** start Supplied entries **

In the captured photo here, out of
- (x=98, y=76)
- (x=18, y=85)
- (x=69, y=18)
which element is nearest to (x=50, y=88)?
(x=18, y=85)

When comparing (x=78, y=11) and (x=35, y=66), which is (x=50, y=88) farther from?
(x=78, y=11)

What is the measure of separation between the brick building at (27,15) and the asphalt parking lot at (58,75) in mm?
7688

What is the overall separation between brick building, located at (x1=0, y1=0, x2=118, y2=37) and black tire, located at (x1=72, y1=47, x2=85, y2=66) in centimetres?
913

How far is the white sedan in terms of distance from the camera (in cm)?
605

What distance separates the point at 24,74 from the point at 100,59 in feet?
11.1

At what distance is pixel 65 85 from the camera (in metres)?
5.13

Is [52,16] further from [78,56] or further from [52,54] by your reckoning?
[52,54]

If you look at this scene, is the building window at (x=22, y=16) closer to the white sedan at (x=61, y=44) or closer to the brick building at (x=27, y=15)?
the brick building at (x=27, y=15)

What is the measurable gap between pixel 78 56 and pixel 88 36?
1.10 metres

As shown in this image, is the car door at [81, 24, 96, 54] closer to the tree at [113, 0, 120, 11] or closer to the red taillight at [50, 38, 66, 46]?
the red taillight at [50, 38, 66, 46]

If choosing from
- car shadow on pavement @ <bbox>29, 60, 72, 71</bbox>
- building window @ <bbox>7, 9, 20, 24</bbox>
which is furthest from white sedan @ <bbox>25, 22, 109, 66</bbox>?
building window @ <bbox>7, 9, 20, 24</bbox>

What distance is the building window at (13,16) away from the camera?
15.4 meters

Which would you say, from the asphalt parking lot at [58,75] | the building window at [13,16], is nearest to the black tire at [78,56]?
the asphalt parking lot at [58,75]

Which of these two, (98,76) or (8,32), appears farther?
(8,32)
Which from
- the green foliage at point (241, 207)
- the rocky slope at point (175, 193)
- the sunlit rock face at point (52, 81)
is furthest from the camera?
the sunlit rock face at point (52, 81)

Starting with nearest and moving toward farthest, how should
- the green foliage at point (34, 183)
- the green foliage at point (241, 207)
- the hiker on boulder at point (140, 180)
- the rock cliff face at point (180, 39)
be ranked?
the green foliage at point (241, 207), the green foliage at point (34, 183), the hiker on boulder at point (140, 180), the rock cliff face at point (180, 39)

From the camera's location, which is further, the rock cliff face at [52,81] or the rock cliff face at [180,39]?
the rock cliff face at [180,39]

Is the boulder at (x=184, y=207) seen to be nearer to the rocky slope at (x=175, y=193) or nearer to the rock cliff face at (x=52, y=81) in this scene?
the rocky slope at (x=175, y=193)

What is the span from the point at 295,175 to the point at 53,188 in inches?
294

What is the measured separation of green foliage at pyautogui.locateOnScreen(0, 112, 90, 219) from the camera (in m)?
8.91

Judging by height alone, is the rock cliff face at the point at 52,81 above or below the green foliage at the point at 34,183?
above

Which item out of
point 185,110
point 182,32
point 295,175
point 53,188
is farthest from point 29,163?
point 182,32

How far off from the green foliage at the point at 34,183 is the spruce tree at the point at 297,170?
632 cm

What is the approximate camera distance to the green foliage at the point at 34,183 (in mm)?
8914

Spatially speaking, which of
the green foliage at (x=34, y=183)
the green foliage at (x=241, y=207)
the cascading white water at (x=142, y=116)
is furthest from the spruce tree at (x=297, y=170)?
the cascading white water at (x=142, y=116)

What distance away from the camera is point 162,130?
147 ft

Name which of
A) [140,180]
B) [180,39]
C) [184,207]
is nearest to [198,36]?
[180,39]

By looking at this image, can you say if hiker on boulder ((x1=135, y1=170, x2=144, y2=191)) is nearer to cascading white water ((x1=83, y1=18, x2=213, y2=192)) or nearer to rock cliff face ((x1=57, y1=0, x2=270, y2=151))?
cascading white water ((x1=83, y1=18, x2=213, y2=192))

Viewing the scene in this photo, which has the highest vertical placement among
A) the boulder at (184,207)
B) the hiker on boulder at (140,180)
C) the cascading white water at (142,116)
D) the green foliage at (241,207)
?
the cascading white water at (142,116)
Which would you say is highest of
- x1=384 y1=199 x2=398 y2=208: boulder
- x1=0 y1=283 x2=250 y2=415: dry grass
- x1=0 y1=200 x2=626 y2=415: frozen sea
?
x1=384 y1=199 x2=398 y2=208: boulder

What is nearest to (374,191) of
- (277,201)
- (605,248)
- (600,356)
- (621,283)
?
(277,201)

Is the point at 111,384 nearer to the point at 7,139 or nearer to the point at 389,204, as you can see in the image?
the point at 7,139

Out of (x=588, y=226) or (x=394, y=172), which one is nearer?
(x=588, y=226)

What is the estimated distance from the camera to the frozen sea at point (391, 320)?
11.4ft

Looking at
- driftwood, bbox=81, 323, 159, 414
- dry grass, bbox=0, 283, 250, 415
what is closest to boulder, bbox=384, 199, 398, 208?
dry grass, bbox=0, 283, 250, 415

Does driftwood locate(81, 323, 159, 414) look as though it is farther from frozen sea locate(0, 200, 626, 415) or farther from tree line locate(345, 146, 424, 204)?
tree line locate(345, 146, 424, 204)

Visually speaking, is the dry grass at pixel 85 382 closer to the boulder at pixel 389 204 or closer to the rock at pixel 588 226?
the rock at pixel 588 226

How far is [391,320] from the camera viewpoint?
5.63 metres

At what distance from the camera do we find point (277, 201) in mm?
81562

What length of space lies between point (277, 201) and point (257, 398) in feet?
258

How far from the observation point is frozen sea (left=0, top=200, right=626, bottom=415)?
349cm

** end Supplied entries **

→ **Task instructions**:
Rewrite everything from the line containing "How far from" down to the end of the listing, replacing "frozen sea" with "ice sheet" and leaving everything else unchanged.

→ **Reply to the task**:
How far from the observation point is ice sheet (left=0, top=200, right=626, bottom=415)?
349cm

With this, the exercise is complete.